Convolutional Neural Networks (CNNs) have been established as a powerful class of models for image recognition problems. Encouraged by these results, we provide an extensive empirical evaluation of CNNs on large-scale video classification using a new dataset of 1 million YouTube videos belonging to 487 classes. We study multiple approaches for extending the connectivity of a CNN in time domain to take advantage of local spatio-temporal information and suggest a multiresolution, foveated architecture as a promising way of speeding up the training. Our best spatio-temporal networks display significant performance improvements compared to strong feature-based baselines (55.3% to 63.9%), but only a surprisingly modest improvement compared to single-frame models (59.3% to 60.9%).

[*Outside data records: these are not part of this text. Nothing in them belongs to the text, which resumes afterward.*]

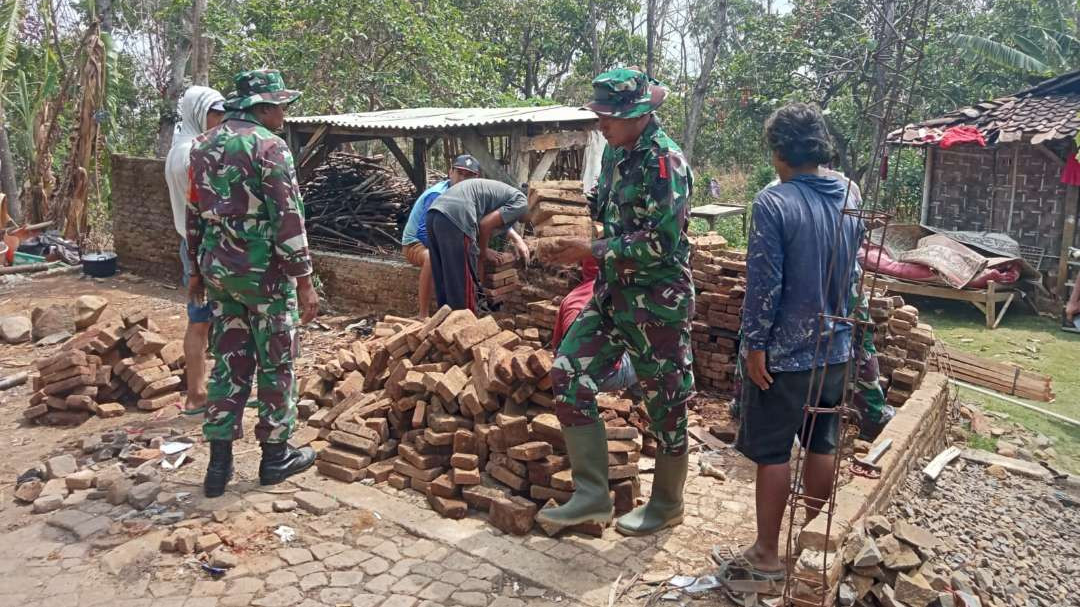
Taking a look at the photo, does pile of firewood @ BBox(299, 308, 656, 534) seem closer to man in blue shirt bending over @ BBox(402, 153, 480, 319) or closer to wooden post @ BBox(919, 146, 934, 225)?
man in blue shirt bending over @ BBox(402, 153, 480, 319)

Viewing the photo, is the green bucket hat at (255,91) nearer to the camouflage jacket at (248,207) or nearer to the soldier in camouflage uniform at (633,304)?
the camouflage jacket at (248,207)

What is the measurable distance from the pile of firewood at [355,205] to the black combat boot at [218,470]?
19.1 ft

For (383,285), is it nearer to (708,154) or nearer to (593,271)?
(593,271)

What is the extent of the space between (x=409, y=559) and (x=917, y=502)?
2.86 m

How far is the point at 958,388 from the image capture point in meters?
7.80

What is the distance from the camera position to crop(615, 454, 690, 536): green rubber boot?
12.5 ft

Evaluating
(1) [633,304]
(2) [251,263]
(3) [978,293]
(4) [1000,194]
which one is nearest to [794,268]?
(1) [633,304]

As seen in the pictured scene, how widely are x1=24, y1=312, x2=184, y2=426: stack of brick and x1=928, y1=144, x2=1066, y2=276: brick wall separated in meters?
12.0

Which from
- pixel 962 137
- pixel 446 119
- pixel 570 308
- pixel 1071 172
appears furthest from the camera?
pixel 962 137

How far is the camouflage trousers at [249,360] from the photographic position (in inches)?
168

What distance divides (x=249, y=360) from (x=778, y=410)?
2.78 metres

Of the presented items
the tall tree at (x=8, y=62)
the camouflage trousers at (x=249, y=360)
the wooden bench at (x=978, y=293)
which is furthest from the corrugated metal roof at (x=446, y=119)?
the tall tree at (x=8, y=62)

We further study the generalization performance of our best model by retraining the top layers on the UCF-101 Action Recognition dataset and observe significant performance improvements compared to the UCF-101 baseline model (63.3% up from 43.9%).

CVPR 2014 Paper

  title     = {Large-scale Video Classification with Convolutional Neural Networks},
  author    = {Andrej Karpathy and George Toderici and Sanketh Shetty and Thomas Leung and Rahul Sukthankar and Li Fei-Fei},
  year      = {2014},
  booktitle = {CVPR}

Sports-1M Dataset

The Sports-1M dataset is licensed under Creative Commons 3.0 and contains 1,133,158 video URLs which have been annotated automatically with 487 Sports labels using the YouTube Topics API. To download the dataset, check out our Github Repository, or simply use:

$ git clone https://github.com/gtoderici/sports-1m-dataset.git

Then see the attached README for details.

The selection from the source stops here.